The paper "Hierarchical Neural Architecture Search for Deep Stereo Matching" by Xuelian Cheng et al., presents a novel approach to the Neural Architecture Search (NAS) problem specifically applied to the task of deep stereo matching. The authors have effectively bridged the gap between NAS and low-level geometric vision tasks, a domain where NAS had previously not been widely applied due to high computational demands. This research introduces an end-to-end hierarchical NAS framework that incorporates task-specific human insights into the process of designing neural network architectures for stereo matching.

Stereo matching involves finding dense pixel correspondences between rectified pairs of stereo images to estimate a disparity map, a classical problem in computer vision. Traditional methods have been enhanced by the advent of deep learning; however, designing an optimal deep network architecture manually is fraught with difficulty. The ambition of NAS is to reduce human labor in this design process by enabling networks to self-select optimal architectures. This paper's NAS framework is structured hierarchically and emphasizes a three-step pipeline approach to deep stereo matching (feature extraction, feature volume construction, and dense matching), optimizing these components jointly.

Core Contributions and Results

1. Task-specific Hierarchical NAS Framework: The authors present the first known integration of a hierarchical NAS with a stereo matching pipeline. They leverage existing human knowledge of stereo matching in the NAS framework to avoid computationally prohibitive searches in large architecture spaces. This integration facilitates a more targeted optimization of the architecture to the nuances of stereo matching tasks.
2. Effective Architecture via Joint Optimization: The NAS framework jointly optimizes the feature extraction net and the cost volume matching net, thereby harmonizing the entire network pipeline—not merely isolated components. The hierarchical structure permits separate searches at both the network and cell levels, significantly refining architecture versatility and efficacy.
3. SOTA Performance Across Datasets: The resulting architecture, termed LEAStereo, demonstrates superior performance compared to state-of-the-art (SOTA) methods in key benchmarks, including KITTI stereo 2012 and 2015, and the Middlebury datasets. The architecture is significantly more resource-efficient in terms of parameter size and inference speed, achieving these results with a fraction of the parameters and computational load demanded by previous methods.
4. Evaluation Metrics: LEAStereo achieves top accuracy ranks in the benchmarks with marked improvements in network size and inference speed. Substantial numerical results include top 1 accuracy rankings and reductions in parameter size and runtime, demonstrating the architecture’s improved efficiency and effectiveness.

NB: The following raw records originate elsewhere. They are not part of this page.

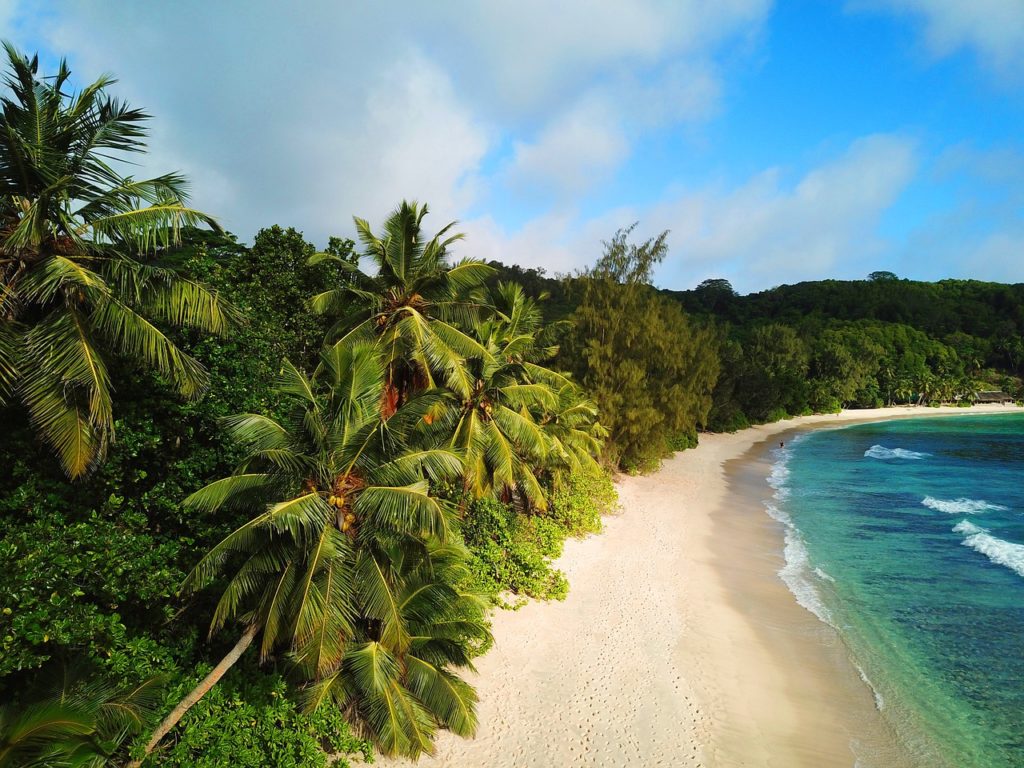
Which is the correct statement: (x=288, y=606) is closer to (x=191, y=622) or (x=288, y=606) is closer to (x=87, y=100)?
(x=191, y=622)

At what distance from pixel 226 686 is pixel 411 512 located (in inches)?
175

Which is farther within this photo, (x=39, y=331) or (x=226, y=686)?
(x=226, y=686)

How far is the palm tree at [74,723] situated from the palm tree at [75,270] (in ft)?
9.95

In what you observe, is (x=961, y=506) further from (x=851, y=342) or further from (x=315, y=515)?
(x=851, y=342)

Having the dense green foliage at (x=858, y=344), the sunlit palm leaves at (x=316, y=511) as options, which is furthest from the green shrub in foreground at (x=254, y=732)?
the dense green foliage at (x=858, y=344)

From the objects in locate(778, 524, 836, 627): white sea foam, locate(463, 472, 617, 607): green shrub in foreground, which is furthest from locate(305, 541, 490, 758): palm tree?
locate(778, 524, 836, 627): white sea foam

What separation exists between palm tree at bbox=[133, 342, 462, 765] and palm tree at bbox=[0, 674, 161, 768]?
45cm

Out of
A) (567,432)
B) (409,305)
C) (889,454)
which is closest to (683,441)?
(889,454)

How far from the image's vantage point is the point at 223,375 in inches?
Answer: 405

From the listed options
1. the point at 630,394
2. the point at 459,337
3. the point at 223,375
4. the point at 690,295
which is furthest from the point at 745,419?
the point at 690,295

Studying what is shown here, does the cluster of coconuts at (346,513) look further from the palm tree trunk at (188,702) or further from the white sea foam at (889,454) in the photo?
the white sea foam at (889,454)

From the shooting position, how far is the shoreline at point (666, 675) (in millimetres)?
10602

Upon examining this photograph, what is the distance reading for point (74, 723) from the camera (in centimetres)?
545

Implications and Future Directions

The implications of this research are substantial for deep learning and computer vision communities, particularly in the automation of architecture design for low-level vision tasks. The incorporation of human knowledge effectively enhances the search process, making NAS applications feasible even in domains with traditionally high computational demands. The NAS framework also significantly decreases the exploration overhead by focusing on cell-level and network-level searches specific to stereo matching.

From a theoretical perspective, the work demonstrates the viability of combining NAS techniques with specialized human insights, potentially applicable to other dense vision tasks like optical flow estimation and multi-view stereo. Practically, this could lead to more adaptive and efficient AI models capable of solving a broader range of vision problems. The integration of task-specific heuristics into NAS architectures might inspire similar methodologies in other areas of AI, fostering advances in autonomous design systems.

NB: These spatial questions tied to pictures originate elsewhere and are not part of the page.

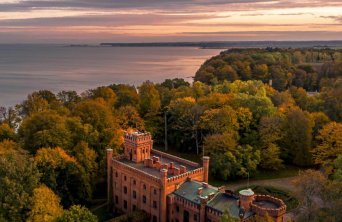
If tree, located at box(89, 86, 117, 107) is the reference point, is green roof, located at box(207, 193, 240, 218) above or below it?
below

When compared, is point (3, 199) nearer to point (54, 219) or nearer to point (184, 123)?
point (54, 219)

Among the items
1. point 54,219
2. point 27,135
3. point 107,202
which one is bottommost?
point 107,202

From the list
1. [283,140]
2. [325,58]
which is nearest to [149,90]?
[283,140]

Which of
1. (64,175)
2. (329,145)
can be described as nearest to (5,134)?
(64,175)

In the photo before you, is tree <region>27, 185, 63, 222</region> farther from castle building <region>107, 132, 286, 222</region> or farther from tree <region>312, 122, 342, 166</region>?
tree <region>312, 122, 342, 166</region>

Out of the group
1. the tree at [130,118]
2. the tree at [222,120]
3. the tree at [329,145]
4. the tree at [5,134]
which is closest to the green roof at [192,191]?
the tree at [222,120]

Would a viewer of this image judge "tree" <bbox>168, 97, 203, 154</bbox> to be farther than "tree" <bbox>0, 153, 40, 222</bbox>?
Yes

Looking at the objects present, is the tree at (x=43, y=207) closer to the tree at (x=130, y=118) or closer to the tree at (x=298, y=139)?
the tree at (x=130, y=118)

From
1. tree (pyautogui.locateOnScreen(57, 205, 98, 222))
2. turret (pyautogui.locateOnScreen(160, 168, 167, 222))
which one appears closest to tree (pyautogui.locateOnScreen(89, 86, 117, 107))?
turret (pyautogui.locateOnScreen(160, 168, 167, 222))
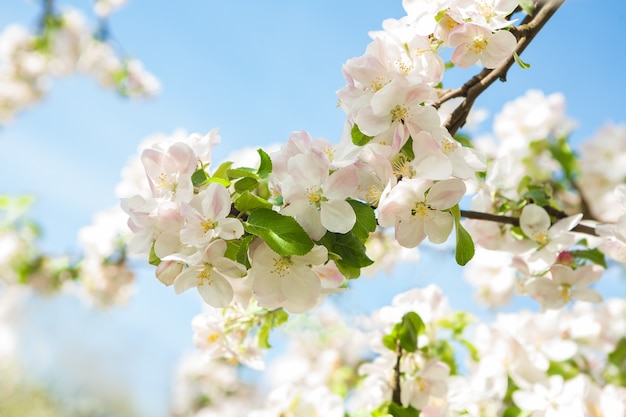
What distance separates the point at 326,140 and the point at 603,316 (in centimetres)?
144

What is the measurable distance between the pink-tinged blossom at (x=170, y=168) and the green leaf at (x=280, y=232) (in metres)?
0.10

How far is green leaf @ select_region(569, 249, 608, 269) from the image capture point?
0.81m

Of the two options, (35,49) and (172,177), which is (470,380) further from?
(35,49)

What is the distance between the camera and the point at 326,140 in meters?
0.61

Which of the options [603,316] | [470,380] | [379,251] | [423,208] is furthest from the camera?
[379,251]

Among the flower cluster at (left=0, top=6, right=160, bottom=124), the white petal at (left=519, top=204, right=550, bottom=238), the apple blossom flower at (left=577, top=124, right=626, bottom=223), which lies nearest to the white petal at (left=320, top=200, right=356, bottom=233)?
the white petal at (left=519, top=204, right=550, bottom=238)

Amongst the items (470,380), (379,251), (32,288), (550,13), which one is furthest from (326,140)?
(32,288)

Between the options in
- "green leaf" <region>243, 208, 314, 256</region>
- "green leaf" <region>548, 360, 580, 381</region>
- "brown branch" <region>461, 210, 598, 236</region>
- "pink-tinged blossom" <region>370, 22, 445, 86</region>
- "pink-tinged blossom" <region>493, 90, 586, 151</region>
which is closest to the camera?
"green leaf" <region>243, 208, 314, 256</region>

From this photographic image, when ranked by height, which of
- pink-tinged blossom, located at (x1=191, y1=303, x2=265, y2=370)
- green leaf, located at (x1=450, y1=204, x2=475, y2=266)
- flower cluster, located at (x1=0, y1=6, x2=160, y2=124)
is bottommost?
pink-tinged blossom, located at (x1=191, y1=303, x2=265, y2=370)

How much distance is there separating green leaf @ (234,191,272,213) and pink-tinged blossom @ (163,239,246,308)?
1.5 inches

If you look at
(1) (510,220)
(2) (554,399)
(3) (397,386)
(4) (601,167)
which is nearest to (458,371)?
(2) (554,399)

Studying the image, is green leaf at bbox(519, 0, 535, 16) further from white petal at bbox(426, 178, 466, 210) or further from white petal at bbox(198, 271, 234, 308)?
white petal at bbox(198, 271, 234, 308)

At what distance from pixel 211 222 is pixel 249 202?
0.14 ft

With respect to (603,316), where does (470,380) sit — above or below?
above
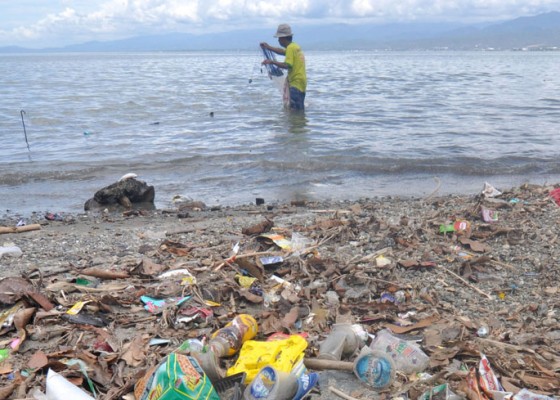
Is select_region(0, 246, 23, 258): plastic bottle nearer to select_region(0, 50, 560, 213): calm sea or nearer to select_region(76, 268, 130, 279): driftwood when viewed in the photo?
select_region(76, 268, 130, 279): driftwood

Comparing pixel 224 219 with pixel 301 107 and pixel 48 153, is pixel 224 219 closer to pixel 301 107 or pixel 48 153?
pixel 48 153

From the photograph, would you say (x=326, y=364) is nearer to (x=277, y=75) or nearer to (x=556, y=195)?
(x=556, y=195)

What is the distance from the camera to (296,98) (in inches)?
658

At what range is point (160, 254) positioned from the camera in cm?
557

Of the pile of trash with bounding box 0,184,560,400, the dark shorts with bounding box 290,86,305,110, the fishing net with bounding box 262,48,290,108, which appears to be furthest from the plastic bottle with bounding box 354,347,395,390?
the dark shorts with bounding box 290,86,305,110

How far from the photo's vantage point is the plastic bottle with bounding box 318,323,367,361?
3418 millimetres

Future research might involve extending this framework to further reduce search times and exploring its applicability across diverse computer vision challenges beyond stereo matching, offering an innovative direction for NAS methodologies. The demonstrated success in substantially reducing computational demands without sacrificing performance proves promising for the adoption of this framework in real-world systems requiring efficient and adaptive vision solutions.